Rows of spatial question data
○ ○ ○

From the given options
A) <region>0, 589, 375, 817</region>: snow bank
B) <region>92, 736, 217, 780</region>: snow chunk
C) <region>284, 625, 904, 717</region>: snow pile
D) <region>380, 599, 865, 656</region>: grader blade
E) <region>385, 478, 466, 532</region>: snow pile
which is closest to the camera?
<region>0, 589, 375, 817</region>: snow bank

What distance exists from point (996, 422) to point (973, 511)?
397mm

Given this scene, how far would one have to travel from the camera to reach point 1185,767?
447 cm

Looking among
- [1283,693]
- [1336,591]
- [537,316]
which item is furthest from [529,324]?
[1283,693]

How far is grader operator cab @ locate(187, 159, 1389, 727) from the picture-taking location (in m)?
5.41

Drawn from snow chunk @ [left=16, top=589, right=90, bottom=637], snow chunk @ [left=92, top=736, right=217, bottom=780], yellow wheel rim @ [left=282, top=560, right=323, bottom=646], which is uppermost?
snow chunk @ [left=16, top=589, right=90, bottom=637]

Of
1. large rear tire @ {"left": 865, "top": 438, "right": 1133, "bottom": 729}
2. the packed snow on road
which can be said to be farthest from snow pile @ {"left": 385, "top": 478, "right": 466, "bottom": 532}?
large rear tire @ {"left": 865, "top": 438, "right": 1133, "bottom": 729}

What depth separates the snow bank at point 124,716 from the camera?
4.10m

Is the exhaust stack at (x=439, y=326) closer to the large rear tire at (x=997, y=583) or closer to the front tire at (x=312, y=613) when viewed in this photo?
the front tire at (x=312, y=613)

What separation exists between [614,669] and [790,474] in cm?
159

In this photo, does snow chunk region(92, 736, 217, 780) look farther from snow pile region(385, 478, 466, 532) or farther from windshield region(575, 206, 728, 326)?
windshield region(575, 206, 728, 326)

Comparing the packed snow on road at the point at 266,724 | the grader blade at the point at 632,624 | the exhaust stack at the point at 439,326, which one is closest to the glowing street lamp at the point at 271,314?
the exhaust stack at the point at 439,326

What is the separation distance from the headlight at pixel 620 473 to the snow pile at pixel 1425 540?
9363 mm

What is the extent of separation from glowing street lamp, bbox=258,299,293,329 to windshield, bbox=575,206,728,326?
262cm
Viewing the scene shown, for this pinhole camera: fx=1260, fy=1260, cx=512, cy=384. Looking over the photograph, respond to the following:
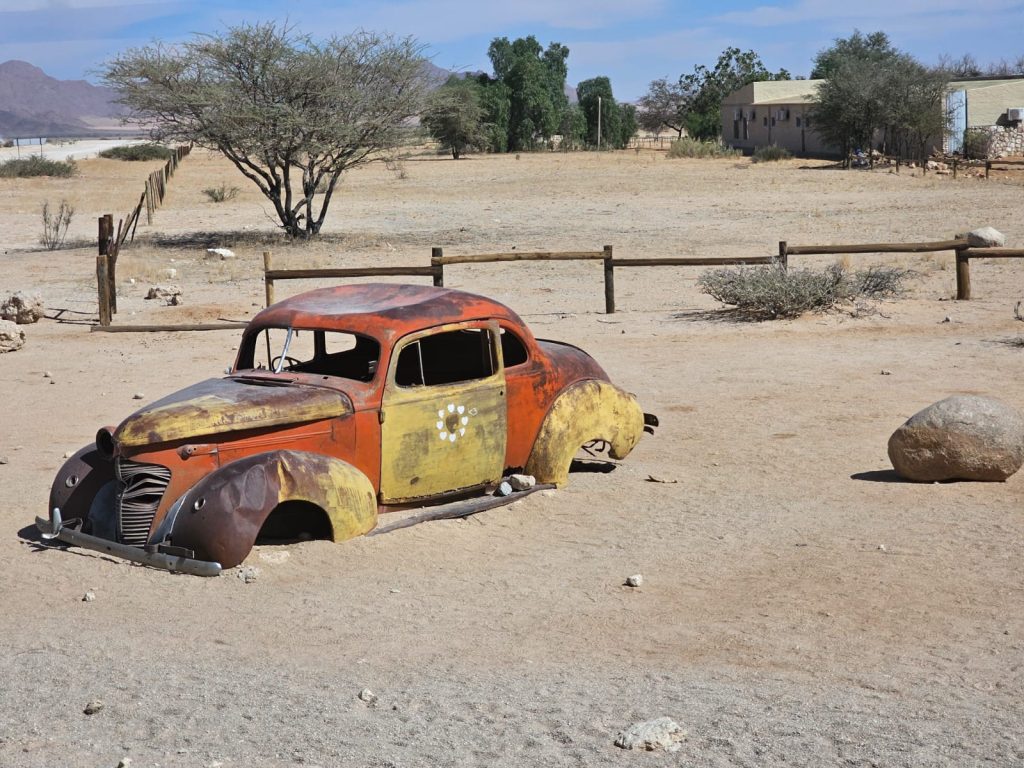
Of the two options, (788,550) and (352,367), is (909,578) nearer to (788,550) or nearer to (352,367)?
(788,550)

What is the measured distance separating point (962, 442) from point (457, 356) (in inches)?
137

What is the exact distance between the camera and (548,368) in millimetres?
8688

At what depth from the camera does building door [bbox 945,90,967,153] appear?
52.3 metres

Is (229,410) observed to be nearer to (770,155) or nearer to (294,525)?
(294,525)

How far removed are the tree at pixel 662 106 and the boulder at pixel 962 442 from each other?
92.3m

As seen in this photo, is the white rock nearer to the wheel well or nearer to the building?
the wheel well

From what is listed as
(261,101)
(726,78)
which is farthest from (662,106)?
(261,101)

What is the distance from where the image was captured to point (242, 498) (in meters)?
6.81

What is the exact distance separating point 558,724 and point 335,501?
8.56 feet

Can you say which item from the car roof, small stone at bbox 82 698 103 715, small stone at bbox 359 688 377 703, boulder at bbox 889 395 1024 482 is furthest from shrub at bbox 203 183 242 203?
small stone at bbox 359 688 377 703

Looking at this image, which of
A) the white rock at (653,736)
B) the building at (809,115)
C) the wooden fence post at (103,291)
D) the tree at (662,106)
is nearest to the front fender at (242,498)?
the white rock at (653,736)

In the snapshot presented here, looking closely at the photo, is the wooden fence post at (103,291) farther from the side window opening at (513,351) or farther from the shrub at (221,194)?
the shrub at (221,194)

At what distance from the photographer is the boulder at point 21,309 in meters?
17.3

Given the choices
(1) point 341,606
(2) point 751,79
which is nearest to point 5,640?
(1) point 341,606
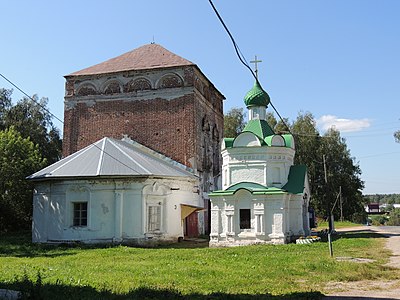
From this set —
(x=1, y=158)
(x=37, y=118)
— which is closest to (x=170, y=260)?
(x=1, y=158)

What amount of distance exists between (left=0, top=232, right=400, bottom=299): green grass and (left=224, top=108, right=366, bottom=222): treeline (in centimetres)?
2935

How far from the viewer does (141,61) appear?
92.4 ft

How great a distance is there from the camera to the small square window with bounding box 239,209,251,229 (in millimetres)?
19869

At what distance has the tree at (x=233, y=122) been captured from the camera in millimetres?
48969

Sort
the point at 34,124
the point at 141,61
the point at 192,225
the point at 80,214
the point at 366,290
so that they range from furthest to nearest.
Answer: the point at 34,124 < the point at 141,61 < the point at 192,225 < the point at 80,214 < the point at 366,290

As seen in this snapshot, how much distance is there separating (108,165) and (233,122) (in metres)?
29.4

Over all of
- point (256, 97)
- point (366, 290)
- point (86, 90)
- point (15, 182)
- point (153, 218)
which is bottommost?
point (366, 290)

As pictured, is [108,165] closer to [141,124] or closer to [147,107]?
[141,124]

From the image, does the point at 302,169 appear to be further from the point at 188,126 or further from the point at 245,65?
the point at 245,65

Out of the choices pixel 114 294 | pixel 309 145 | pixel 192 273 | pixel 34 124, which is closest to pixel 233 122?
pixel 309 145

○ ○ ○

### WHAT YOU ARE ASKED TO DO
Can you reproduce every one of the records above word for word, leaving the pictures out?

### COMPLETED EXERCISE
From the given options
A) <region>0, 589, 375, 817</region>: snow bank
B) <region>92, 736, 217, 780</region>: snow chunk
C) <region>284, 625, 904, 717</region>: snow pile
D) <region>380, 599, 865, 656</region>: grader blade
E) <region>385, 478, 466, 532</region>: snow pile
which is closest to the camera?
<region>0, 589, 375, 817</region>: snow bank

What distance exists from point (996, 422) to point (973, 511)?
397mm

Given this scene, how far would one have to travel from the camera to reach point 1185,767?
447 cm

Looking among
- [1283,693]
- [1336,591]
- [537,316]
which item is furthest from [529,324]?
[1283,693]

How far is grader operator cab @ locate(187, 159, 1389, 727) from the picture-taking location (in m)?
5.41

Drawn from snow chunk @ [left=16, top=589, right=90, bottom=637], snow chunk @ [left=92, top=736, right=217, bottom=780], yellow wheel rim @ [left=282, top=560, right=323, bottom=646], which is uppermost?
snow chunk @ [left=16, top=589, right=90, bottom=637]

Of
1. large rear tire @ {"left": 865, "top": 438, "right": 1133, "bottom": 729}
2. the packed snow on road
which can be said to be farthest from snow pile @ {"left": 385, "top": 478, "right": 466, "bottom": 532}?
large rear tire @ {"left": 865, "top": 438, "right": 1133, "bottom": 729}

What depth separates the snow bank at point 124,716 from the camera?
4.10m

Is the exhaust stack at (x=439, y=326) closer to the large rear tire at (x=997, y=583) or closer to the front tire at (x=312, y=613) when viewed in this photo?
the front tire at (x=312, y=613)

What separation exists between [614,669] and [790,474] in cm?
159

In this photo, does snow chunk region(92, 736, 217, 780) look farther from snow pile region(385, 478, 466, 532) or farther from windshield region(575, 206, 728, 326)?
windshield region(575, 206, 728, 326)

Comparing the packed snow on road at the point at 266,724 | the grader blade at the point at 632,624 | the exhaust stack at the point at 439,326, which one is closest to the glowing street lamp at the point at 271,314?
the exhaust stack at the point at 439,326

What is the separation distance from the headlight at pixel 620 473 to the snow pile at pixel 1425 540?
9363 mm

What is the extent of separation from glowing street lamp, bbox=258,299,293,329 to windshield, bbox=575,206,728,326?
262cm
Viewing the scene shown, for this pinhole camera: fx=1260, fy=1260, cx=512, cy=384. Looking over the photograph, respond to the following:
Of the two options, (788,550) and (352,367), is (909,578) nearer to (788,550) or nearer to (352,367)?
(788,550)

What is the measured distance separating point (962, 442) from point (457, 356) (in inches)?
137

What is the exact distance between the camera and (548,368) in millimetres?
8688

At what depth from the camera does building door [bbox 945,90,967,153] appear?
52.3 metres

Is (229,410) observed to be nearer to (770,155) or nearer to (294,525)?
(294,525)

How far removed are the tree at pixel 662 106 and the boulder at pixel 962 442 from each other?
92.3m

As seen in this photo, is the white rock nearer to the wheel well or nearer to the building?
the wheel well

From what is listed as
(261,101)
(726,78)
which is farthest from (662,106)?
(261,101)

What is the distance from where the image was captured to point (242, 498) (in meters)?
6.81

What is the exact distance separating point 558,724 and point 335,501?
8.56 feet

Can you say which item from the car roof, small stone at bbox 82 698 103 715, small stone at bbox 359 688 377 703, boulder at bbox 889 395 1024 482 is furthest from shrub at bbox 203 183 242 203?
small stone at bbox 359 688 377 703

Looking at this image, which of
A) the white rock at (653,736)
B) the building at (809,115)
C) the wooden fence post at (103,291)
D) the tree at (662,106)
is nearest to the front fender at (242,498)?
the white rock at (653,736)

In the snapshot presented here, looking closely at the photo, is the wooden fence post at (103,291) farther from the side window opening at (513,351) or farther from the shrub at (221,194)?
the shrub at (221,194)

At what distance from the photographer is the boulder at point 21,309 in meters?
17.3

Given the choices
(1) point 341,606
(2) point 751,79
which is nearest to point 5,640?
(1) point 341,606
From this set —
(x=1, y=158)
(x=37, y=118)
— which is closest to (x=170, y=260)?
(x=1, y=158)

What amount of distance exists between (left=0, top=232, right=400, bottom=299): green grass and (left=224, top=108, right=366, bottom=222): treeline (in centimetres)?
2935

How far from the viewer does (141,61) appear?
92.4 ft

How great a distance is there from the camera to the small square window with bounding box 239,209,251,229 (in millimetres)?
19869

At what distance has the tree at (x=233, y=122) been captured from the camera in millimetres?
48969

Sort
the point at 34,124
the point at 141,61
the point at 192,225
the point at 80,214
the point at 366,290
so that they range from furthest to nearest.
Answer: the point at 34,124 < the point at 141,61 < the point at 192,225 < the point at 80,214 < the point at 366,290

As seen in this snapshot, how much distance is there separating (108,165) and (233,122) (in metres)?
29.4

Over all of
- point (256, 97)
- point (366, 290)
- point (86, 90)
- point (15, 182)
- point (153, 218)
which is bottommost?
point (366, 290)

As pictured, is [108,165] closer to [141,124] or closer to [147,107]?
[141,124]

From the image, does the point at 302,169 appear to be further from the point at 188,126 or further from the point at 245,65?
the point at 245,65

Out of the choices pixel 114 294 | pixel 309 145 | pixel 192 273 | pixel 34 124, which is closest to pixel 233 122?
pixel 309 145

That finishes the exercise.